We mine a huge amount of data from user activity, for various purposes. For example, some data is available at the user level. Some is available at a category level, some at country level, and some global. Sometimes the same type of data might be available in all resolutions. To make all of this data available for various uses in a generic manner, I led the design and architecture efforts for building a custom search engine/repository/database. We invented a brand new hierarchical query language derived from SQL to allow for querying the custom multi-dimensional hierarchical database, and mechanisms to save huge amounts of data in as efficient a manner as possible, while still providing millisecond level query response. This component cannot be seen by end users, but rest assured it is being heavily used. This component is a significant part of the "feedback loop", where activity on the site is automatically collected, analysed, processed and fed back into the live system.
Patents(pending)
Demos
This patent covers the core algorithm used when eBay users sort or filter search
results by distance. Without this algorithm, the implementation was turning out to be many orders of magnitude more expensive, and thus prohibitive. This was enabled on the site around June 2004.
This patent covers the algorithm and methodology used in directing ebay search users
to more effective or alternative search queries, also such that those recommendations are known to be more successful in allowing users to find what
they want. This has been active on the site since June 2005.
This is the "Best Match" patent.
The above 3 patents relate to the technology and algorithms used to build the "eBay
Adcontext" product.
This relates to a methodology whereby the user is presented with intelligent search recommendations for those cases where the original search resulted in no matches being found.
This prototype demonstrates an image segmentation algorithm which works well for distinguishing foreground objects in eBay listings pictures. This is especially tricky on eBay given the wide spectrum of low quality pictures taken by amateur eBay sellers.

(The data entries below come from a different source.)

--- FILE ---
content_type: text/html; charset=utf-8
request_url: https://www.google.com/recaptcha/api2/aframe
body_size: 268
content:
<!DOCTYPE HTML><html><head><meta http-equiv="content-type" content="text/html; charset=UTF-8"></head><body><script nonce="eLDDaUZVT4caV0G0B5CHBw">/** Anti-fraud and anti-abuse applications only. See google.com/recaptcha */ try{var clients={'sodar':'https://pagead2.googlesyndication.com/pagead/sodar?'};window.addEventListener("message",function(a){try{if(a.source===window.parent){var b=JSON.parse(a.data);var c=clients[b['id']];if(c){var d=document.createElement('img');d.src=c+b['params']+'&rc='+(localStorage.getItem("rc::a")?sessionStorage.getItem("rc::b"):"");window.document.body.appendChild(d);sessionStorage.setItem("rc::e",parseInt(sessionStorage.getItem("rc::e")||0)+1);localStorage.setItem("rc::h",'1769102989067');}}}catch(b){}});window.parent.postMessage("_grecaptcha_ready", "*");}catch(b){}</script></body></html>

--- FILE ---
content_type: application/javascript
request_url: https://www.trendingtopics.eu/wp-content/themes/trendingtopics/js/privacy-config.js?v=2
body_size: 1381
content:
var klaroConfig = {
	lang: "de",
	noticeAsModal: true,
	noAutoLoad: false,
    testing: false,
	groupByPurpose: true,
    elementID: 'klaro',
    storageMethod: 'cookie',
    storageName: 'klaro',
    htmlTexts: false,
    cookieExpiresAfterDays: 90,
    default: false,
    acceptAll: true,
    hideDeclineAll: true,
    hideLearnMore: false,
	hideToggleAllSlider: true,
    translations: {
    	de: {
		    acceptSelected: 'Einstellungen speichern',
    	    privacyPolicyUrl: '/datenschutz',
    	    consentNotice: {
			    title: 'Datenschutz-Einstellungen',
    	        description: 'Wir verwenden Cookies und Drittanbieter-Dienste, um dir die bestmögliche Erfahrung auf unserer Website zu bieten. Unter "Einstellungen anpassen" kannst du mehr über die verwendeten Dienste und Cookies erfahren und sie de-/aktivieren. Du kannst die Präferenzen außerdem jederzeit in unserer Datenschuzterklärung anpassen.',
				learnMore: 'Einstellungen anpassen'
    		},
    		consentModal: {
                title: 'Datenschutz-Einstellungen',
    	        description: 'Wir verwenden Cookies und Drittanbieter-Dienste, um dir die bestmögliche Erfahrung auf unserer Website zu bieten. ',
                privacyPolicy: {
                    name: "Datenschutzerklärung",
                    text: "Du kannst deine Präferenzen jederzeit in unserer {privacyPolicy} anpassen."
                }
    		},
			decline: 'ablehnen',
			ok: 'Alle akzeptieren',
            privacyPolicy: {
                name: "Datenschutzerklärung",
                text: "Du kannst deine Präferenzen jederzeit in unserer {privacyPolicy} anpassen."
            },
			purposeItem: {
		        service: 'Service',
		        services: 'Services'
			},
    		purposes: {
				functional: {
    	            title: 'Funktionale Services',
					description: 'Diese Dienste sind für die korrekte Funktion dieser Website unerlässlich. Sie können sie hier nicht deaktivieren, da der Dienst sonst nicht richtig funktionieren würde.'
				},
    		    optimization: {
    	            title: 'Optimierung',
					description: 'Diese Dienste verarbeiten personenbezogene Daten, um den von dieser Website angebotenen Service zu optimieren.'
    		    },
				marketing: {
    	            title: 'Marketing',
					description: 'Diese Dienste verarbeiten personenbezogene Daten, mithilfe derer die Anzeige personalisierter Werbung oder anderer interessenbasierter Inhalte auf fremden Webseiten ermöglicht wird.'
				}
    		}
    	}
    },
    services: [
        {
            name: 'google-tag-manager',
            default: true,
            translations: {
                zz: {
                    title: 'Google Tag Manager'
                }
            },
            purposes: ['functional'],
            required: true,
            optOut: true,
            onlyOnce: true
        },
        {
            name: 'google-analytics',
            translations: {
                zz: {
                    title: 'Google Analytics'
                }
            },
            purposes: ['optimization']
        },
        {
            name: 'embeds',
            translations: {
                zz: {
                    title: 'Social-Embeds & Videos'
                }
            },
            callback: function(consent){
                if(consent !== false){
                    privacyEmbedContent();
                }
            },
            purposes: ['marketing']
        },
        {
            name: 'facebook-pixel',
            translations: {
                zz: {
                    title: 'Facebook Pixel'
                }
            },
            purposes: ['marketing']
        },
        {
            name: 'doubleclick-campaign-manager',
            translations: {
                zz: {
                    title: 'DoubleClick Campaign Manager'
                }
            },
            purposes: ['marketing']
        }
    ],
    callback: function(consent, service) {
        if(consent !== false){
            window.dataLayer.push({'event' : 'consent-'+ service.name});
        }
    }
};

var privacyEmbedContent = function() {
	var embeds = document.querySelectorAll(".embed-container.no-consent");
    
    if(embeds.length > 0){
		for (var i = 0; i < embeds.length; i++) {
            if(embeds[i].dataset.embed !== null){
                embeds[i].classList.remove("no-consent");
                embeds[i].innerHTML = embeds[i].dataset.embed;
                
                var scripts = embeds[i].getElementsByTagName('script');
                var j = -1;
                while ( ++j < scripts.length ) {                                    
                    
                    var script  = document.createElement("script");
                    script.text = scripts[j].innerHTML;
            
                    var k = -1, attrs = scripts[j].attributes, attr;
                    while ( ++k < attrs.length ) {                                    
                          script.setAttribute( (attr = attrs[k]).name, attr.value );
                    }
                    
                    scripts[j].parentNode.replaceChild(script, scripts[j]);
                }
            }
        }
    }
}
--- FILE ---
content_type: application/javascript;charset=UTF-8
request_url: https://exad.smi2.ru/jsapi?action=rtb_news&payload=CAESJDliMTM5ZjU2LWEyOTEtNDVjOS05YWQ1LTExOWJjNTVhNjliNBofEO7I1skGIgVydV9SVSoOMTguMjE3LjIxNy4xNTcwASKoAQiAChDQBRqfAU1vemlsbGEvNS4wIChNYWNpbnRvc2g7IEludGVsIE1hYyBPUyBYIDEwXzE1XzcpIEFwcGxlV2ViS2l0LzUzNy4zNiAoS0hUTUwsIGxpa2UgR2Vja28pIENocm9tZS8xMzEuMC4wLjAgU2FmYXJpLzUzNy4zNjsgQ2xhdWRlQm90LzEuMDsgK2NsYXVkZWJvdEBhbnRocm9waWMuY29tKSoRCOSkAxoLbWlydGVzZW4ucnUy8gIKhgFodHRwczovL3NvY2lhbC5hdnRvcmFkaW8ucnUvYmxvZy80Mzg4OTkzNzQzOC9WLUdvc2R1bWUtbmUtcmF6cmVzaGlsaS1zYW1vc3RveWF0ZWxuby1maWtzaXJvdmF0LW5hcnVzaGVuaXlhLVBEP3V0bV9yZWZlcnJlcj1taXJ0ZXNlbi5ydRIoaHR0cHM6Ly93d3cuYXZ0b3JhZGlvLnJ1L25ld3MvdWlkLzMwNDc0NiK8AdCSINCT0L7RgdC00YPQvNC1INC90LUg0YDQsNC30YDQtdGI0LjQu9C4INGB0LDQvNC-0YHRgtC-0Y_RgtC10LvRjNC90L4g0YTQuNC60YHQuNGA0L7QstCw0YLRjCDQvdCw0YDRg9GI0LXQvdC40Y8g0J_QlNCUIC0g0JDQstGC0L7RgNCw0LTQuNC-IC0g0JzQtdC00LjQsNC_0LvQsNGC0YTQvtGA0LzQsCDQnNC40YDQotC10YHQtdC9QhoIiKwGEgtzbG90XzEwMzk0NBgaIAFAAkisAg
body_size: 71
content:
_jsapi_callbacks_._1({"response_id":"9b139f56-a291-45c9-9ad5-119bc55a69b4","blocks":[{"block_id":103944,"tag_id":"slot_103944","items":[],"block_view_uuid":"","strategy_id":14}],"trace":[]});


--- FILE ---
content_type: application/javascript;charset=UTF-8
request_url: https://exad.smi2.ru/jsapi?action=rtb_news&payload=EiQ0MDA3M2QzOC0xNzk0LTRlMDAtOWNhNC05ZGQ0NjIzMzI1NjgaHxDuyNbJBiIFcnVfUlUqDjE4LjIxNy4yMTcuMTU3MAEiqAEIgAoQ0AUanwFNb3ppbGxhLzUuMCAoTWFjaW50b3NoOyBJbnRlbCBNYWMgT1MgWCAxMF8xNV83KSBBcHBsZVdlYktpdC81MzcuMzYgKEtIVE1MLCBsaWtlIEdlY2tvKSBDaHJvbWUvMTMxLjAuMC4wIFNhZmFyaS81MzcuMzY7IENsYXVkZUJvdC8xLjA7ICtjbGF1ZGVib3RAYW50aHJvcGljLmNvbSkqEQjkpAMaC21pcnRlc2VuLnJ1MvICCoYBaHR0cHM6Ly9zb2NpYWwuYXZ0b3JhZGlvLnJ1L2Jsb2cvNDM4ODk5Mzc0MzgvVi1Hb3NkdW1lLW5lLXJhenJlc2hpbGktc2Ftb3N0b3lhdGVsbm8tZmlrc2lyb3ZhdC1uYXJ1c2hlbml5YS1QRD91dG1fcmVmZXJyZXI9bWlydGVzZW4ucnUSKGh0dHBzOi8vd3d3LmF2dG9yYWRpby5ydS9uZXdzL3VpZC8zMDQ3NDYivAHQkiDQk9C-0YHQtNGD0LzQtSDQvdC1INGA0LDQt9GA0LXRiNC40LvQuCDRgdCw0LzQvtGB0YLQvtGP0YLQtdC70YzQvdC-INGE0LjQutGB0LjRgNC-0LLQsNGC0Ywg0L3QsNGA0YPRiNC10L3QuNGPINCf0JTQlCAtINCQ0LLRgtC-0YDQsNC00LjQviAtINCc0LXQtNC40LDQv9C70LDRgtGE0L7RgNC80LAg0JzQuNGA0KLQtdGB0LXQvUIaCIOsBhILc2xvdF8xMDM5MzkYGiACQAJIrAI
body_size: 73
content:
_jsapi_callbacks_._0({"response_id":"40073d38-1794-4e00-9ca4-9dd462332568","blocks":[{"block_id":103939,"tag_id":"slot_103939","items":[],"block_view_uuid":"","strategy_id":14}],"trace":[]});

Use this demo to visually enhance your listing's title.
Why eBay is different
The eBay marketplace is not only huge, it is a fantastically dynamic eco-system within itself. As a researcher, one could easily spend one's life exploring the mountains of data this well instrumented eco-system generates minute by minute (I know I could). It gets very tempting to treat the data exactly as it looks; detailed individual activity like an item being listed for sale at a particular time, a search query being performed, so on and so forth, and consequently it looks trivial to run regular data mining algorithms on this data to "generate more understanding". Only a deeper introspection reveals that behind every piece of data, behind every click, there is an individual human being, who possibly earns his/her living on eBay.